# TEXTO CITADO
Los partidos políticos católicos solamente pueden existir si hay hombres intelectual y moralmente capaces de una acción política verdaderamente católica. Es ésta una verdad tan evidente que parece innecesario afirmarla. Pero bien sabemos que a veces las verdades más fundamentales son las más ignoradas. Señalo, pues, las condiciones de esa idoneidad para la acción política católica.

–El político católico debe hoy aceptar en Occidente la democracia, como forma de gobierno. Ya vimos que la Iglesia es neutral a la hora de considerar los diversos regímenes políticos, y que, por supuesto, reconoce la democracia como una forma de gobierno perfectamente legítima (101). Sin embargo, no pocos católicos fervientes, como no han conocido más versiones de la democracia que la democracia liberal-relativista, es decir, una forma degradada de la democracia, rechazan la democracia y los partidos políticos como intrínsecamente perversos. Éstos, por supuesto, no pueden generar partidos políticos católicos.

# DATOS
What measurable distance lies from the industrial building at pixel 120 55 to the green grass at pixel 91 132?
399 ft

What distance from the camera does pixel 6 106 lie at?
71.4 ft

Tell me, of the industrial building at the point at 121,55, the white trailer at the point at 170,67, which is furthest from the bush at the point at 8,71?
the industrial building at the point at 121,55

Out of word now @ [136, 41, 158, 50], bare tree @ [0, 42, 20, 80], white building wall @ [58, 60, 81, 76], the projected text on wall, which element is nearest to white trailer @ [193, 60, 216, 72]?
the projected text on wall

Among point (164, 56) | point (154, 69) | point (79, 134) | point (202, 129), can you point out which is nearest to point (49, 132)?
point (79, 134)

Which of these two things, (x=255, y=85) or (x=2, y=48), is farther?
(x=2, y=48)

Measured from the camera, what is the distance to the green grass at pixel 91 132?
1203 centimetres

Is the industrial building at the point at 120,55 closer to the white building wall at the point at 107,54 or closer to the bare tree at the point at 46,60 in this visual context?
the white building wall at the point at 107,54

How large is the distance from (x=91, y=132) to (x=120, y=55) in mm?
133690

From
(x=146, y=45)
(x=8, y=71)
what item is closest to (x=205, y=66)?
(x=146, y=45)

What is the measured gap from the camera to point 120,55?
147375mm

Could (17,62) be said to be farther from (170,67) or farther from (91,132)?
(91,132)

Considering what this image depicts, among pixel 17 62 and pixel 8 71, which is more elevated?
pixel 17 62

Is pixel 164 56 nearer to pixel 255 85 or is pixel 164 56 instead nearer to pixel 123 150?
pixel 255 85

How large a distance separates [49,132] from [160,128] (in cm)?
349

---

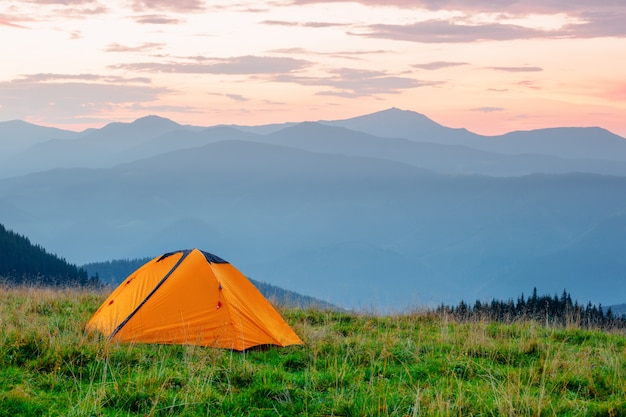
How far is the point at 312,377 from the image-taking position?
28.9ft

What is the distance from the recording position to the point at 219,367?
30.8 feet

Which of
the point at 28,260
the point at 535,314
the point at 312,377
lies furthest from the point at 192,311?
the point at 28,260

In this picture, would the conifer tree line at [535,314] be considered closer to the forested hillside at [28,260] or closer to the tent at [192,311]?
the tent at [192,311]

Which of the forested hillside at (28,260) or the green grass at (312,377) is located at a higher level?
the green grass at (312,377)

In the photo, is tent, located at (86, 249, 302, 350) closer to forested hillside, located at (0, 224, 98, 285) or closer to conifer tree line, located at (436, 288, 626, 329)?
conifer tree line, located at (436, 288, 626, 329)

# TAREA PROPUESTA A
Indique si cada afirmación concuerda con el texto citado, respondiendo sí o no y citando literalmente las palabras que lo deciden: (i) la Iglesia reconoce la democracia como forma de gobierno legítima; (ii) la Iglesia prefiere la democracia a los demás regímenes políticos; (iii) quienes rechazan la democracia como intrínsecamente perversa pueden generar partidos políticos católicos.
# TAREA PROPUESTA B
Conteste, según el texto citado, estas preguntas:
(i) ¿Qué son a veces las verdades más fundamentales?
(ii) ¿Qué forma de gobierno debe aceptar hoy en Occidente el político católico?
(iii) ¿Qué versión de la democracia es la única que han conocido no pocos católicos fervientes?

# RESULTADO DEL EJERCICIO A
(i) Sí: «reconoce la democracia como una forma de gobierno perfectamente legítima».
(ii) No: «la Iglesia es neutral a la hora de considerar los diversos regímenes políticos».
(iii) No: «Éstos, por supuesto, no pueden generar partidos políticos católicos».

# RESULTADO DEL EJERCICIO B
(i) Las más ignoradas.
(ii) La democracia.
(iii) La democracia liberal-relativista.